How the Landscape Changes

This week-end, we have taken a brief break from our home repairs to focus on getting ready for classes that start on Monday.  My class took less time--I teach online, and much of the curriculum is imported into the course shell.  I have a lot of inputting of dates to do, but I don't have to create course items the way my spouse does.

I started preparing for materials for a specific course I would be teaching, the first college course, almost exactly 30 years ago today.  I had spent years thinking about how I would teach a college level English class, and now I would have the opportunity:  I was excited and thrilled and scared.

Now I am just as happy to be managing the curriculum as it is imported--how the landscape of my teaching life has changed.  First Teaching Year Kristin would have been frustrated.  Of course, it helps Thirty Years Later Kristin that the curriculum is of good quality.  Why invent my own when I have good materials right here and ready.
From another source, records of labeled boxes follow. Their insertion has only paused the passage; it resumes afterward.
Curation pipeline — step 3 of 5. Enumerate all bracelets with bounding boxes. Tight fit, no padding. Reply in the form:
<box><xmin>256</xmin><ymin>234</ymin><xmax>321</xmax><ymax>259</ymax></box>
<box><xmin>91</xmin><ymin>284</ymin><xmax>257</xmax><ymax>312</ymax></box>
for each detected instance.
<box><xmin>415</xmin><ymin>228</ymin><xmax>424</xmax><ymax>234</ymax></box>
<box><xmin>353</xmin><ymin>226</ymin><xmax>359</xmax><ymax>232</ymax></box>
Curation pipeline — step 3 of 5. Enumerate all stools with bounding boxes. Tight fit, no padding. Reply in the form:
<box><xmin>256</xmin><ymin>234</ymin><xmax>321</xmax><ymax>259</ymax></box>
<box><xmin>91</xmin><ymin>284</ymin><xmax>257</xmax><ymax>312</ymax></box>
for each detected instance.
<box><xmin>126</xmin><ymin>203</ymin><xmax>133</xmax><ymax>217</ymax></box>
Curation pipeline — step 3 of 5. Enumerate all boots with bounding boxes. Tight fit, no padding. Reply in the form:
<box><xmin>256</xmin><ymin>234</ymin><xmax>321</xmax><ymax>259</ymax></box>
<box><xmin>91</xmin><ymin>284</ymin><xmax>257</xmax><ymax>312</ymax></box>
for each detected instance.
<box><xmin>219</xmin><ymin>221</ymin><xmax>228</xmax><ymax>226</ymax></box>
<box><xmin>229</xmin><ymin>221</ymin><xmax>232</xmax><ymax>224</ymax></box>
Our flooring crew will be gone for a few weeks which gives us time to get everything moved back to the half of the house that has new floors.  I hesitate, of course--those floors are so lovely, the walls freshly painted, the emptiness so alluring.

Some of the stuff that needs to be moved is big, like the fridge.  Will those big items go through a bedroom door?  I am so very tired of thinking about these things.

The South Florida world seems divided into distinct populations:  those of us who had no hurricane damage, those of us still working on hurricane recovery, and those who are done with hurricane recovery.  Parts of Broward county were untouched by Hurricane Irma.  My neighborhood, on the other hand, has an unusual number of houses for sale, and an unusual number of blue-tarped roofs, waiting for repair.

This morning, I am thinking of events outside of our control that change the landscape.  Last year was Hurricane Irma.  This summer, it might be the closing of the Art Institute of Ft. Lauderdale.  Always, there's a back drop of the developers scouting new sites.  Who will live in these new condo developments?  As we continue racing towards our warming future, I expect that sea level rise may come to shape our landscape in ways that we can't even anticipate yet, long before the final transformation that will involve a different coastline.

This morning, I'm thinking about all the coastlines of our lives that will change, that are changing.  Should we try to be more observant?  Should we try to shape the changes?  Or should we let them swirl around us and carry us on their way?